(Page text Opens)

2010
Directed by Ridley Scott
Written by Ethan Reiff, Cyrus Voris, and Brian Helgeland
Spoilers: moderate, but higher than you'd think possible in a movie described as "the origin of Robin Hood"
You can't say that the 2010 film bearing the simple title Robin Hood isn't doing something novel with the legend, to the extent that its simple title is basically a lie, and the only way to understand why it's even about Robin Hood (a name I believe is uttered only once, as "Robin of the Hood") is that's how the screenplay started out, even if it didn't start out being called Robin Hood. Instead, though tracing it back can only illuminate how inspiration can be mangled beyond recognition rather than illuminate much about the movie itself, it was originally a mid-00s spec script called Nottingham written by Ethan Reiff and Cyrus Voris, which as its name suggests asked if the Sheriff of Nottingham is only the villain from the perspective of a fanatical insurgent, such as all previous Robin Hood stories had been told from. I can say nothing definitive about Nottingham, though I would make the observation that it's got that post-9/11 scent to it, ready to operate in the moral grayscale but ultimately not likely to entirely take the side of the terrorists (or at least I feel safe assuming that about Reiff & Voris's show, Sleeper Cell, on the basis that it was ever aired on television). So you have Nottingham, combining Reiff & Voris's apparent dual interests in grim 21st century ambiguity and English folklore (long before, they'd hoped to adapt the Arthur vs. future space aliens comic book, Camelot 3000, and you know that must not have went anywhere, because you'd remember).

(Page text Closes)

-- What you are asked to do --
From the Robin Hood review above, list every title of a work it names (film, script, television show or comic book), with the kind of work for each.

(Data Opens)

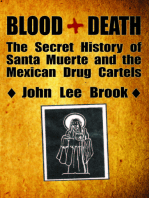 BLOOD + DEATH

The Secret History of Santa Muerte and the Mexican Drug Cartels

♦ John Lee Brook ♦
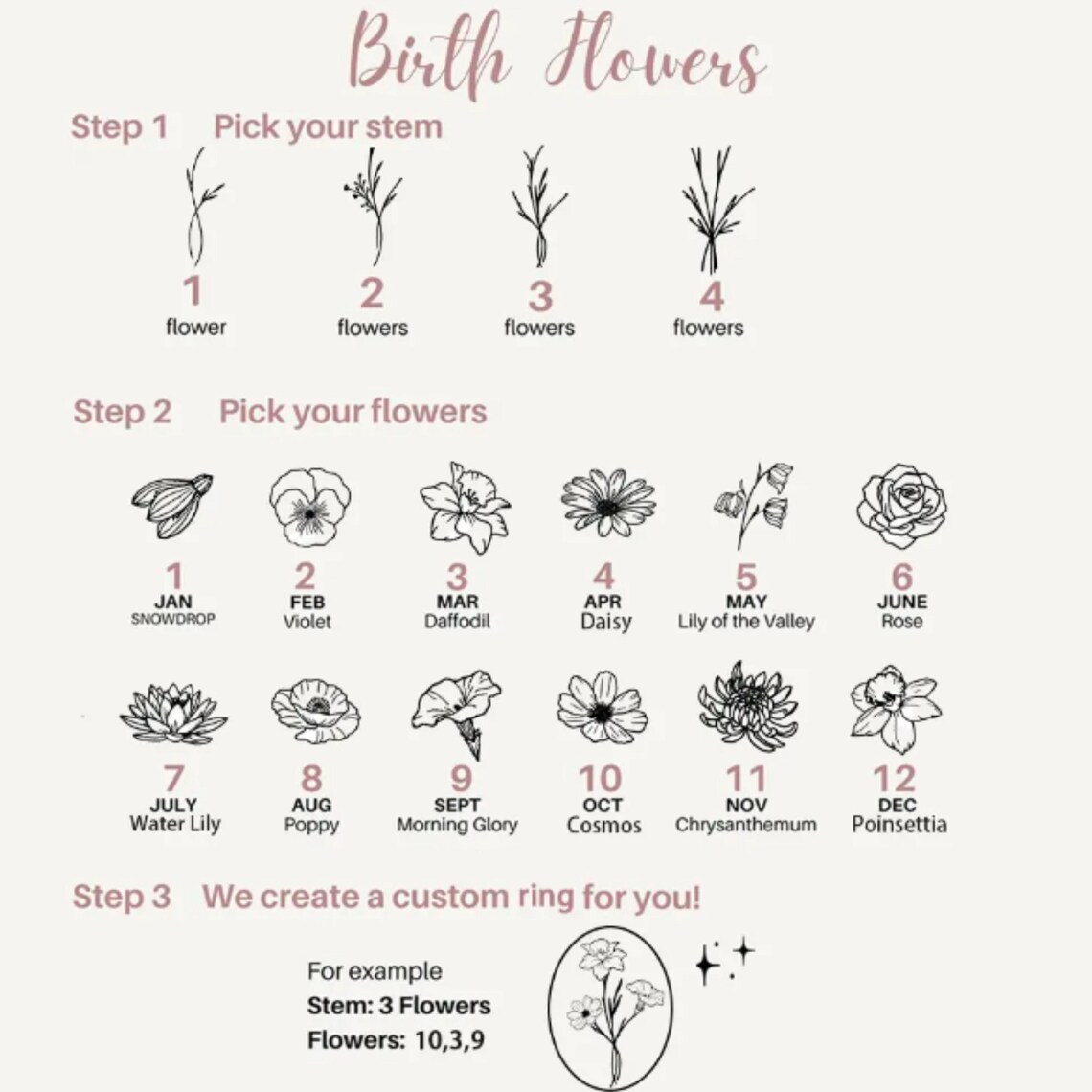 Birth Flowers

Step 1 Pick your stem

1
flower

2
flowers

3
flowers

4
flowers

Step 2 Pick your flowers

1
JAN
SNOWDROP

2
FEB
Violet

3
MAR
Daffodil

4
APR
Daisy

5
MAY
Lily of the Valley

6
JUNE
Rose

7
JULY
Water Lily

8
AUG
Poppy

9
SEPT
Morning Glory

10
OCT
Cosmos

11
NOV
Chrysanthemum

12
DEC
Poinsettia

Step 3 We create a custom ring for you!

For example
Stem: 3 Flowers
Flowers: 10,3,9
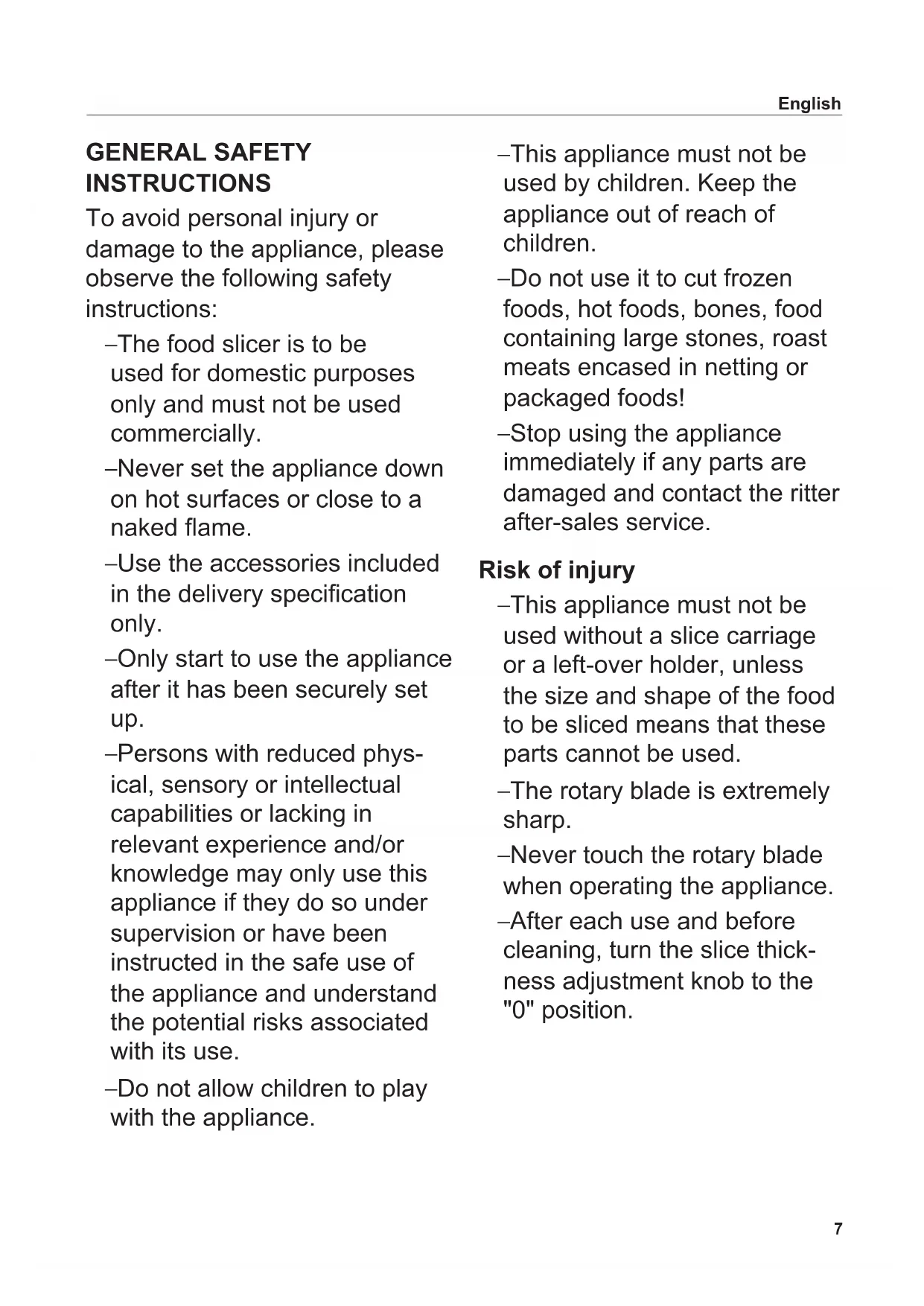 English

GENERAL SAFETY INSTRUCTIONS

To avoid personal injury or damage to the appliance, please observe the following safety instructions:

–The food slicer is to be used for domestic purposes only and must not be used commercially.

–Never set the appliance down on hot surfaces or close to a naked flame.

–Use the accessories included in the delivery specification only.

–Only start to use the appliance after it has been securely set up.

–Persons with reduced physical, sensory or intellectual capabilities or lacking in relevant experience and/or knowledge may only use this appliance if they do so under supervision or have been instructed in the safe use of the appliance and understand the potential risks associated with its use.

–Do not allow children to play with the appliance.

–This appliance must not be used by children. Keep the appliance out of reach of children.

–Do not use it to cut frozen foods, hot foods, bones, food containing large stones, roast meats encased in netting or packaged foods!

–Stop using the appliance immediately if any parts are damaged and contact the ritter after-sales service.

Risk of injury

–This appliance must not be used without a slice carriage or a left-over holder, unless the size and shape of the food to be sliced means that these parts cannot be used.

–The rotary blade is extremely sharp.

–Never touch the rotary blade when operating the appliance.

–After each use and before cleaning, turn the slice thickness adjustment knob to the "0" position.

7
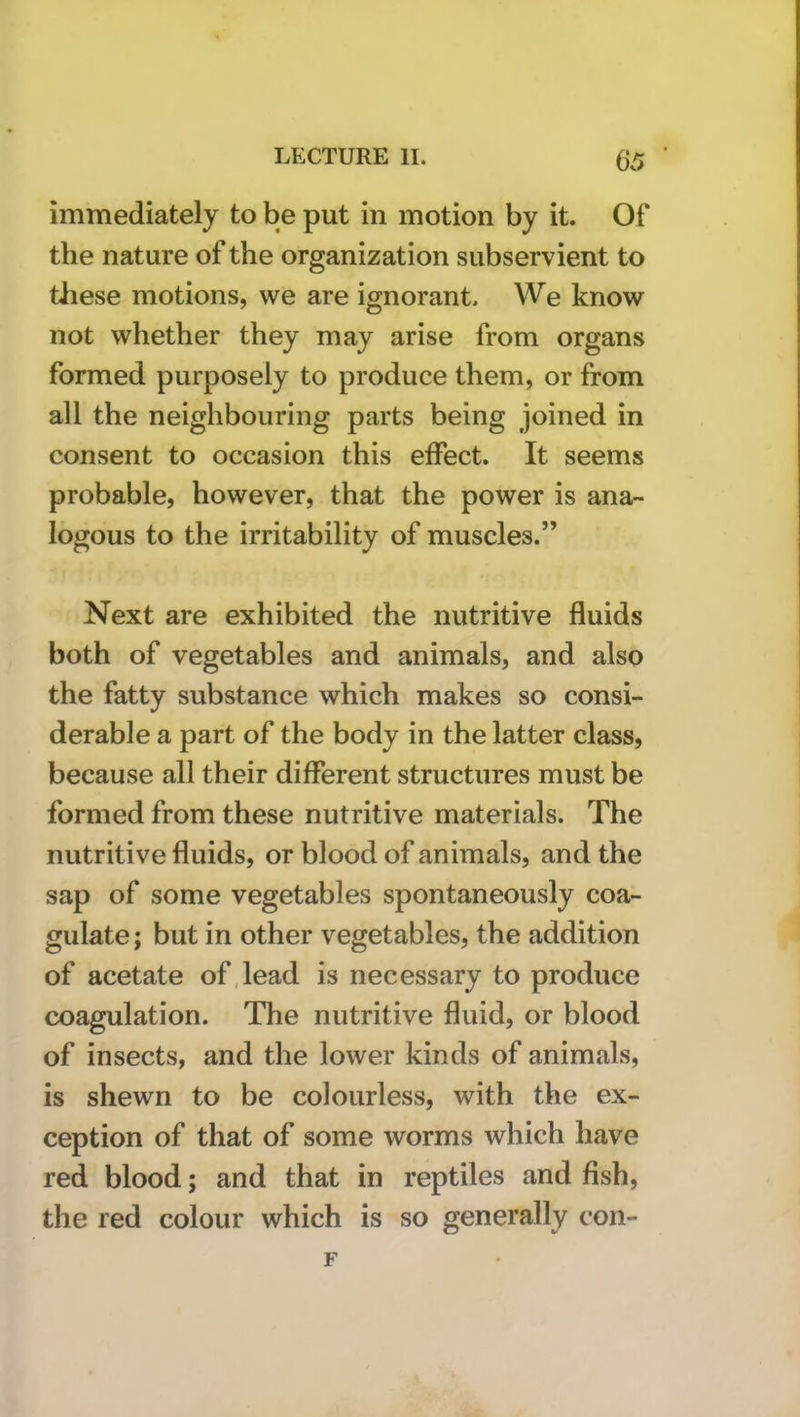 LECTURE II. 65

immediately to be put in motion by it. Of the nature of the organization subservient to these motions, we are ignorant. We know not whether they may arise from organs formed purposely to produce them, or from all the neighbouring parts being joined in consent to occasion this effect. It seems probable, however, that the power is analogous to the irritability of muscles."

Next are exhibited the nutritive fluids both of vegetables and animals, and also the fatty substance which makes so considerable a part of the body in the latter class, because all their different structures must be formed from these nutritive materials. The nutritive fluids, or blood of animals, and the sap of some vegetables spontaneously coagulate; but in other vegetables, the addition of acetate of lead is necessary to produce coagulation. The nutritive fluid, or blood of insects, and the lower kinds of animals, is shewn to be colourless, with the exception of that of some worms which have red blood; and that in reptiles and fish, the red colour which is so generally con-

F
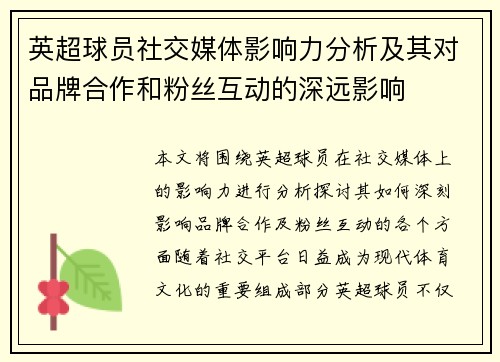 英超球员社交媒体影响力分析及其对品牌合作和粉丝互动的深远影响

本文将围绕英超球员在社交媒体上的影响力进行分析探讨其如何深刻影响品牌合作及粉丝互动的各个方面随着社交平台日益成为现代体育文化的重要组成部分英超球员不仅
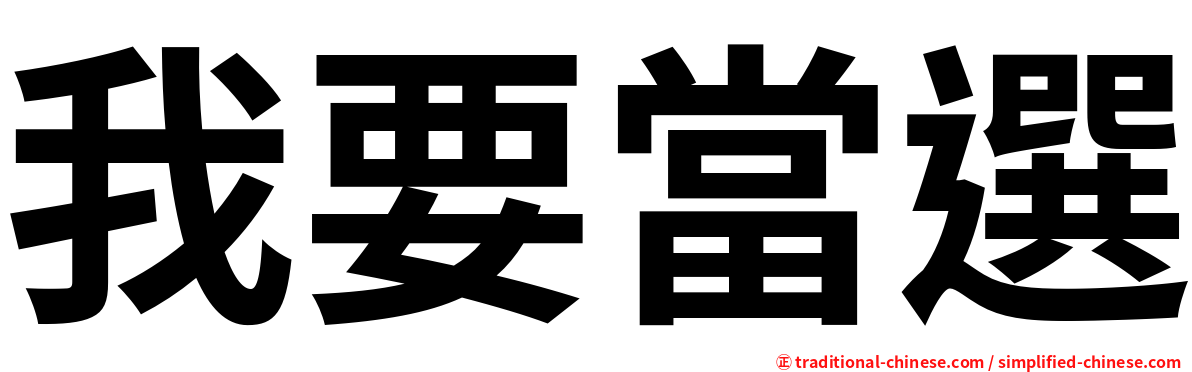 我要當選

㊣ traditional-chinese.com / simplified-chinese.com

(Data Closes)

-- Result for this task --
- Robin Hood: 2010 film
- Nottingham: mid-00s spec script
- Sleeper Cell: television show
- Camelot 3000: comic book